Dataset items:

# # # # #

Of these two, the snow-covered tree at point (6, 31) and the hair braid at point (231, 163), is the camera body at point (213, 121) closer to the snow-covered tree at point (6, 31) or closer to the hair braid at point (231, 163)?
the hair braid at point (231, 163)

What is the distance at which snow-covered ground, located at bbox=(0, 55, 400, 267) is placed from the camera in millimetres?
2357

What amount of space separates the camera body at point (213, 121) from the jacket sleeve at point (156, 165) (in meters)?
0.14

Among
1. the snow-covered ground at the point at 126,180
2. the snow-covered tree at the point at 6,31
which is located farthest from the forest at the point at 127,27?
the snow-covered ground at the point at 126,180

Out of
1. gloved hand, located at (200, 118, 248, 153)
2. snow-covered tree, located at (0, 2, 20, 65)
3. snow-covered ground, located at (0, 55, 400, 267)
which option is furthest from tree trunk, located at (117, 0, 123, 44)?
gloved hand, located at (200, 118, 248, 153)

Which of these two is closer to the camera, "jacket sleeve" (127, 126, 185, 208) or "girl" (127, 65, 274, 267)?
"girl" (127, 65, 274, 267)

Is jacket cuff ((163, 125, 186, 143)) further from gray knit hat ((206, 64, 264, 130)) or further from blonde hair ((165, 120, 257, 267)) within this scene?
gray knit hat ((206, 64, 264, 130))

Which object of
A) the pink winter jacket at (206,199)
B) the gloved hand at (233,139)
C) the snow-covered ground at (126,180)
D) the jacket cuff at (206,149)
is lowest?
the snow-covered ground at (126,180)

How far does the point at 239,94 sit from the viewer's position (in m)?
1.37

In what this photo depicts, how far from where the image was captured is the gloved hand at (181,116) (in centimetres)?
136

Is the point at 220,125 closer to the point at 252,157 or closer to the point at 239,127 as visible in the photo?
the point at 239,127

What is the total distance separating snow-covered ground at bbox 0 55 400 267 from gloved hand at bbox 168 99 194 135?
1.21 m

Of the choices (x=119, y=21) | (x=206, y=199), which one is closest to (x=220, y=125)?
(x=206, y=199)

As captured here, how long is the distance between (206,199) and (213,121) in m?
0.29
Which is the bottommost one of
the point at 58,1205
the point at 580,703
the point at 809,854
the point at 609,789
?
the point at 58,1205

# # # # #

**Short problem**
Rename "jacket sleeve" to "coat sleeve" wherever it occurs in the material, and give the material again with nothing else changed.

**Answer to the problem**
Of these two, the snow-covered tree at point (6, 31) and the hair braid at point (231, 163), is the camera body at point (213, 121) closer to the snow-covered tree at point (6, 31) or closer to the hair braid at point (231, 163)?
the hair braid at point (231, 163)

What is the distance at which snow-covered ground, located at bbox=(0, 55, 400, 267) is placed from the camera in millimetres?
2357

What amount of space separates the camera body at point (213, 121) from the coat sleeve at point (156, 165) (in meters)?
0.14

Among
1. the snow-covered ground at the point at 126,180
2. the snow-covered tree at the point at 6,31
which is located farthest from the forest at the point at 127,27?
the snow-covered ground at the point at 126,180

Out of
1. gloved hand, located at (200, 118, 248, 153)
2. snow-covered tree, located at (0, 2, 20, 65)
3. snow-covered ground, located at (0, 55, 400, 267)
which option is furthest from tree trunk, located at (117, 0, 123, 44)?
gloved hand, located at (200, 118, 248, 153)

Which of these two is closer to the camera, "coat sleeve" (127, 126, 185, 208) or "girl" (127, 65, 274, 267)?
"girl" (127, 65, 274, 267)

Is jacket cuff ((163, 125, 186, 143)) further from gray knit hat ((206, 64, 264, 130)) or further from blonde hair ((165, 120, 257, 267)) within this scene?
gray knit hat ((206, 64, 264, 130))

Which object of
A) the pink winter jacket at (206,199)
B) the gloved hand at (233,139)
C) the snow-covered ground at (126,180)
D) the jacket cuff at (206,149)
is lowest?
the snow-covered ground at (126,180)

How far does the point at 239,94 sit from the viewer's position (in m)?
1.37

In what this photo depicts, how far from where the image was captured is the gloved hand at (181,116) (in centimetres)?
136

Is the point at 220,125 closer to the point at 252,157 or closer to the point at 239,127 as visible in the photo?
the point at 239,127

What is the total distance separating snow-covered ground at bbox 0 55 400 267 from gloved hand at bbox 168 99 194 135?
1.21 m

Of the choices (x=119, y=21) | (x=206, y=199), which one is closest to (x=220, y=125)?
(x=206, y=199)

As captured here, how long is the distance between (206,199) and (213,121) in m?
0.29
Which is the bottommost one of
the point at 58,1205
the point at 580,703
the point at 809,854
the point at 609,789
?
the point at 58,1205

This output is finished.